Set out the records below again exactly; skip the images.

### Exercise material
# # #

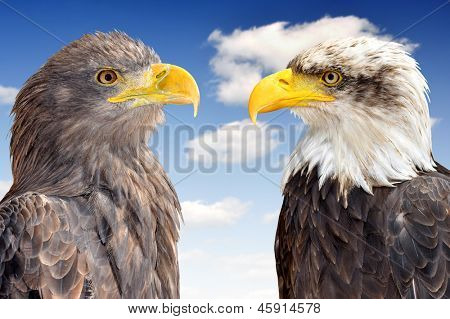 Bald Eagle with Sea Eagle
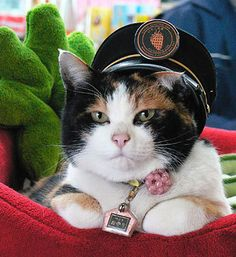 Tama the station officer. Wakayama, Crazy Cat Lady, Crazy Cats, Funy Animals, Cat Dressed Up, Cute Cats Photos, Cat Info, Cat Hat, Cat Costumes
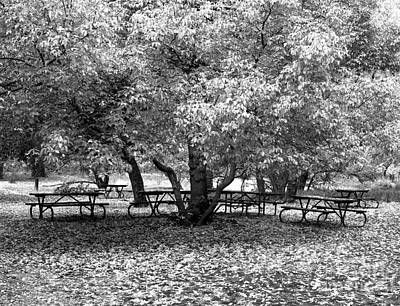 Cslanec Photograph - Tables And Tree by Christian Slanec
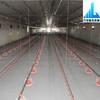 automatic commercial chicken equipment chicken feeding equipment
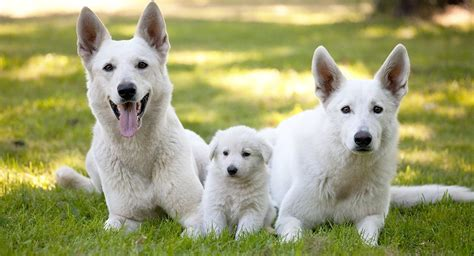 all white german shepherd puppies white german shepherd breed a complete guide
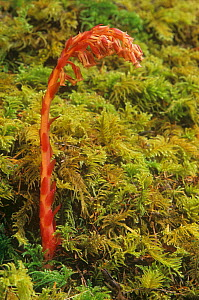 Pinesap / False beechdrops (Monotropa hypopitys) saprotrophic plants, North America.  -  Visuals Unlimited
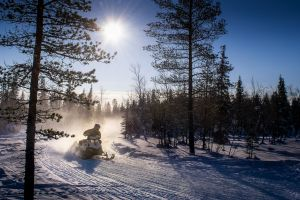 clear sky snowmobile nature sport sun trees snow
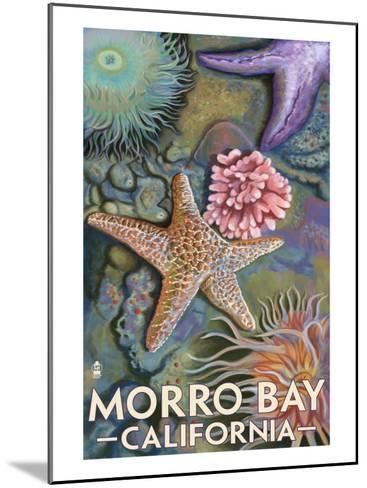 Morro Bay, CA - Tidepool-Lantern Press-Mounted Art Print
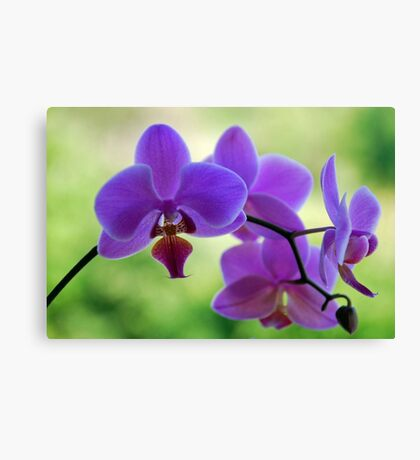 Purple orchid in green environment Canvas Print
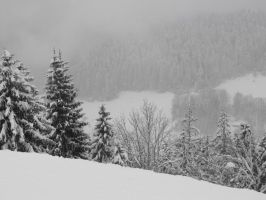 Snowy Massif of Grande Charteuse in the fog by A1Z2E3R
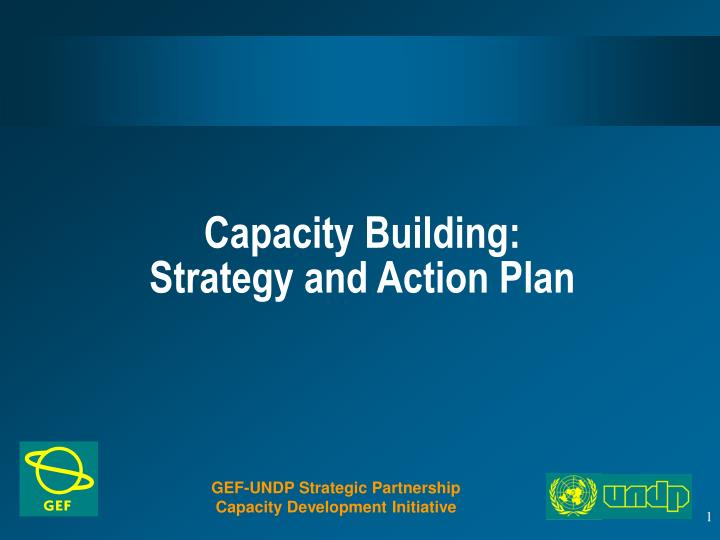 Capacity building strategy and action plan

# # #

### Answer space
 Bald Eagle with Sea Eagle
 Tama the station officer. Wakayama, Crazy Cat Lady, Crazy Cats, Funy Animals, Cat Dressed Up, Cute Cats Photos, Cat Info, Cat Hat, Cat Costumes
 Cslanec Photograph - Tables And Tree by Christian Slanec
 automatic commercial chicken equipment chicken feeding equipment
 all white german shepherd puppies white german shepherd breed a complete guide
 Pinesap / False beechdrops (Monotropa hypopitys) saprotrophic plants, North America.  -  Visuals Unlimited
 clear sky snowmobile nature sport sun trees snow
 Morro Bay, CA - Tidepool-Lantern Press-Mounted Art Print
 Purple orchid in green environment Canvas Print
 Snowy Massif of Grande Charteuse in the fog by A1Z2E3R
 Capacity building strategy and action plan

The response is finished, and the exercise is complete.